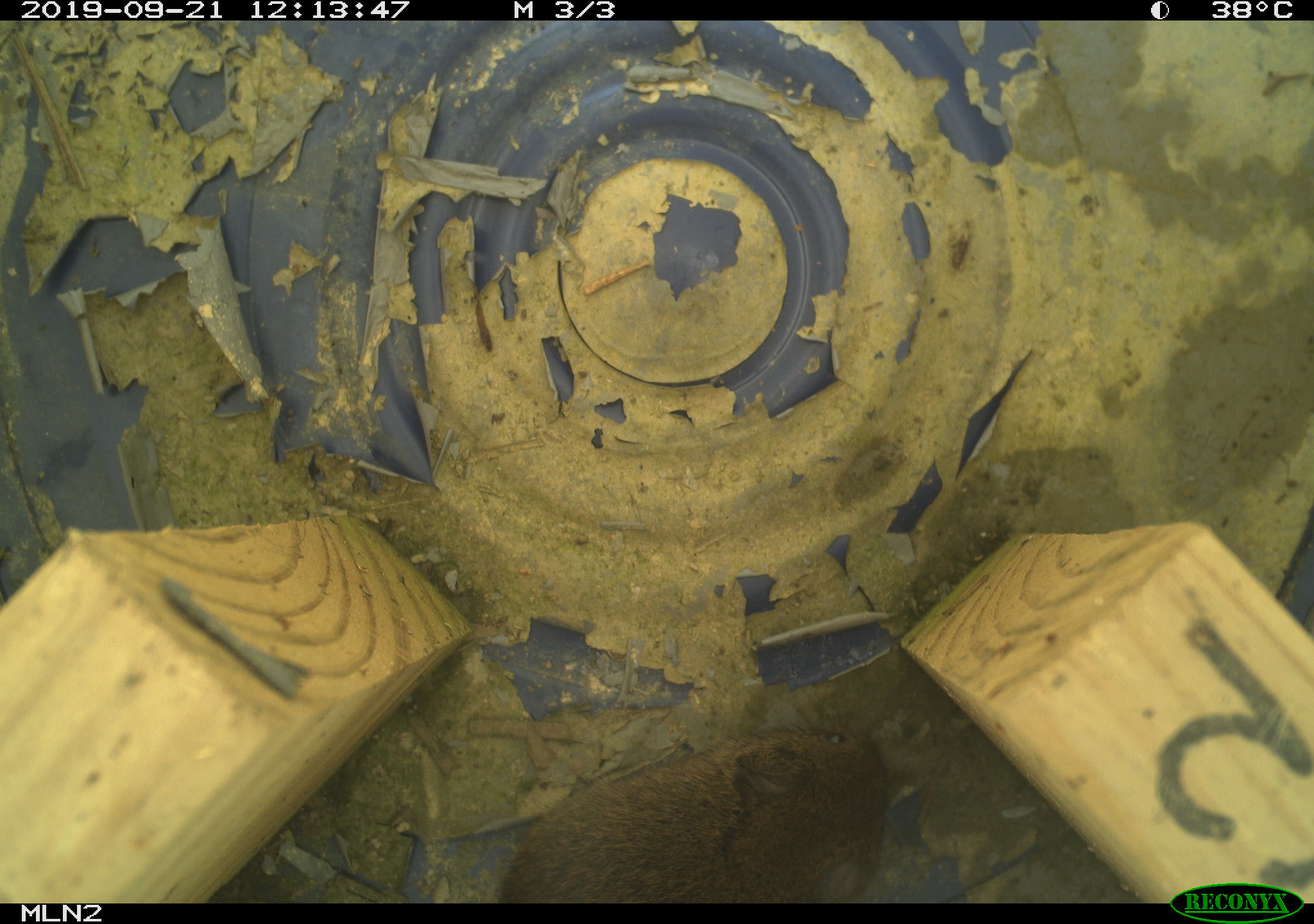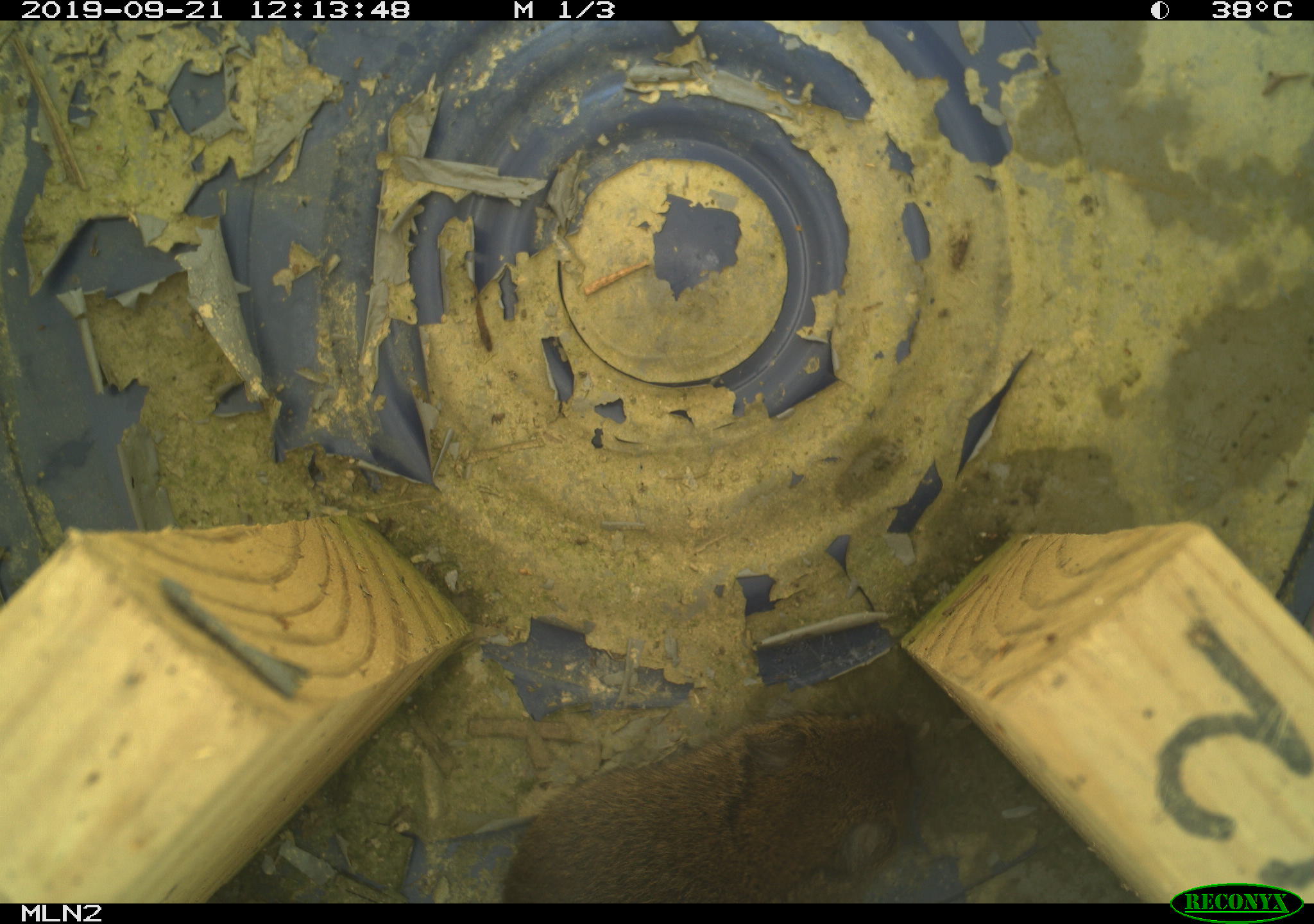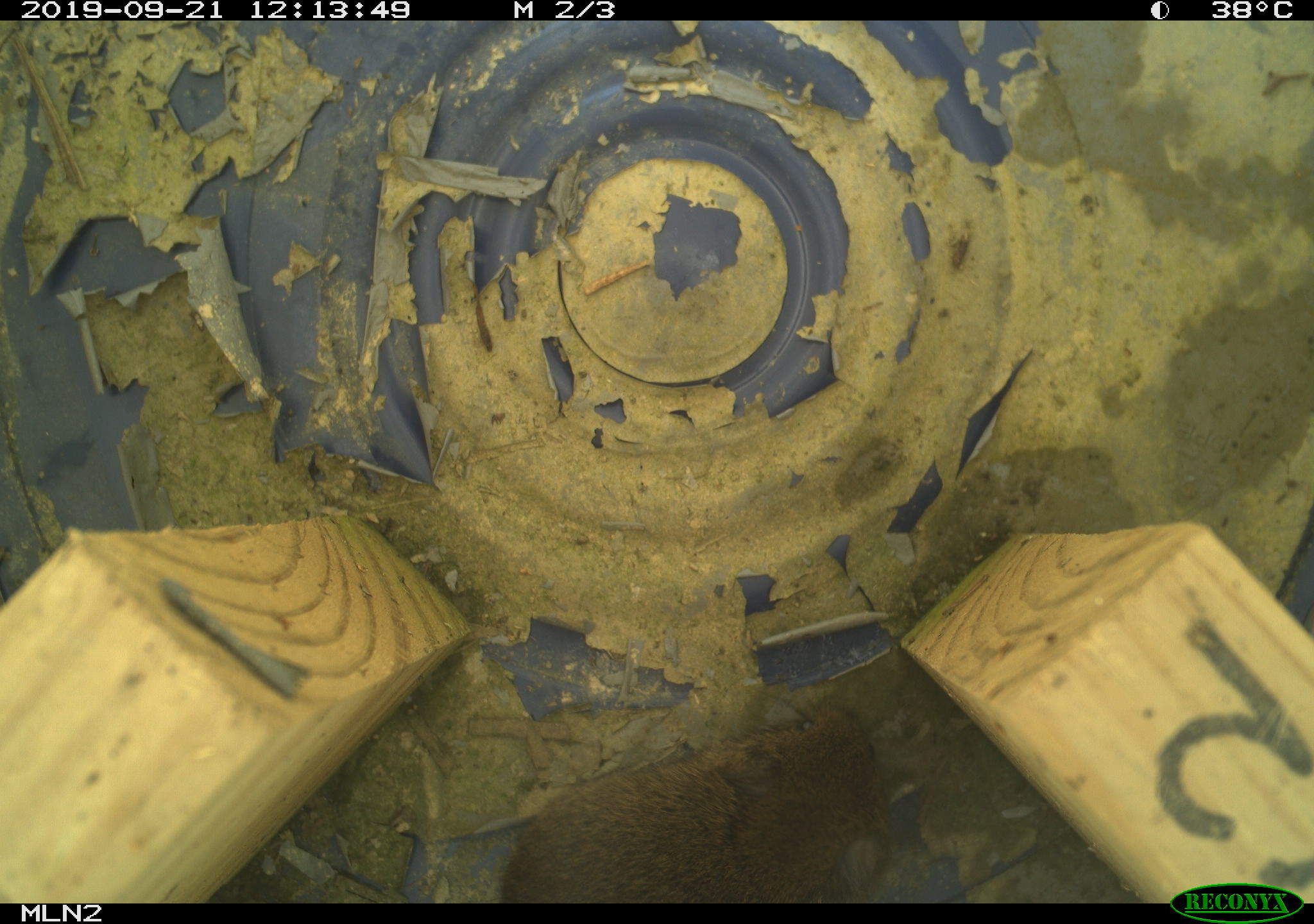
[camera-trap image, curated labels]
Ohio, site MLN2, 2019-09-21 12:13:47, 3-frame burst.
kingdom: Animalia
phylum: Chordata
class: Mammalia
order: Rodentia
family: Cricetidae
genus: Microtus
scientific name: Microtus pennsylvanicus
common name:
════════════════
Activity.
Can you quote exactly the lines from the one containing "class: Mammalia" through the last line of the records above, and nothing else?

Task solution.
class: Mammalia
order: Rodentia
family: Cricetidae
genus: Microtus
scientific name: Microtus pennsylvanicus
common name:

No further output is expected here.